TEXT TO READ:
==================================================

Nevertheless, the first few pages also yielded some good quotes so I skim read the rest partly to see if I could pick up any more quotes and partly to see if it began to make sense at any stage. It didn't. As Wikipedia described it - "A Town by the Sea (2005) is a departure from his previous style, leading the reader through a strange landscape of unfamiliar people and places."
Does this count as having read it, I wonder?
A couple of quotes:-
"Do not trouble yourself with the hours ahead of you. Regret nothing of the hours that have passed. Only misery lies in contemplating the future."
"...imagining myself to be under constant observation and feeling undeserving of my place in the world are the twin blights of my life."
(That quote particularly struck me because I know someone like that.)
"To make progress one must first set out; the direction one initially chooses in unimportant."


CHRIS PALING does not appear in the index of Fantastic Fiction which seemed a bit strange but when I Googled him there he was with his Fantastic Fiction page. Not often I find an error on that brilliant website. His page also had no biographical information so I had to turn to Wikipedia for that. Born in Derby in 1956, Chris Paling studied social sciences at University of Sussex. He started working as a studio manager for BBC radio in 1981. In the early 90s he had a Thirty Minute Theatre play called Way Station produced on BBC Radio 4. He wrote more radio plays and later began writing novels. He is married with two children, Sarah and Thomas, and lives in Brighton.

Wednesday, 15 October 2008

Stella Gibbons - "Cold Comfort Farm"

Publ: 18932 ISBN: 0140001409
Rating: ***

When I was young (i.e. until about a month or so ago) I though this was American book. I also, if asked, would have suggested it might be Victorian. All I really knew was that it was a classic and I hadn't read it. The plot, vaguely, I had picked up in my literary travels and knew it revolved around a girl who had been expensively educated, was orphaned, and went to live with horrendous relatives - the Starkadders of Cold Comfort Farm. Typical grim Victorian drama. I had failed to realise it was a comedy; set in Sussex in the 'near future' and written in the 1930s; that dear Flora was 20, modern and pragmatic; and that when she was orphaned she simply went to her relatives to avoid the hassle of having to earn her living. It's the sort of book which I would probably have rated more highly when I was in my teens but it was quite good fun, nonetheless.

==================================================

RECORDS:
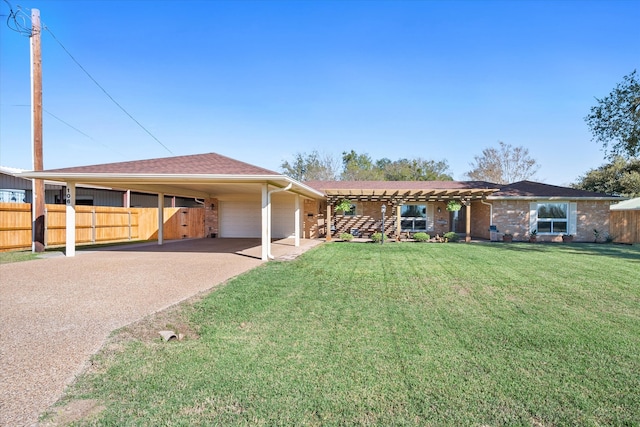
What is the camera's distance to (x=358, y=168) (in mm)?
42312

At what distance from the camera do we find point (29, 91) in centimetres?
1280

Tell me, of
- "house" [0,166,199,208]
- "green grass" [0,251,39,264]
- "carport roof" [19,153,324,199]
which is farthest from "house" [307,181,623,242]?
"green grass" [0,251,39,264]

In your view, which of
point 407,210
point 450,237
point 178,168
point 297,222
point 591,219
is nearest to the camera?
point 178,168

==================================================

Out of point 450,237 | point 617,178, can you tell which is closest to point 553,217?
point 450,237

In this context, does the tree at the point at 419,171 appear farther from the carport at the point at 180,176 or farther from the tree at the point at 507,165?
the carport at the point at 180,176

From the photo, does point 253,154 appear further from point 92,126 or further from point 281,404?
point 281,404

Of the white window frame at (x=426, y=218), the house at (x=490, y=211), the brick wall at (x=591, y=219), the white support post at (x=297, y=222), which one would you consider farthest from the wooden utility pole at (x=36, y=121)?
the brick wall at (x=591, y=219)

==================================================

THE TASK:
From the book review text, extract word for word the passage running from "Nevertheless, the first" to "it, I wonder?". The items are separate material, unrelated to the book review text.

PROBLEM SOLUTION:
Nevertheless, the first few pages also yielded some good quotes so I skim read the rest partly to see if I could pick up any more quotes and partly to see if it began to make sense at any stage. It didn't. As Wikipedia described it - "A Town by the Sea (2005) is a departure from his previous style, leading the reader through a strange landscape of unfamiliar people and places."
Does this count as having read it, I wonder?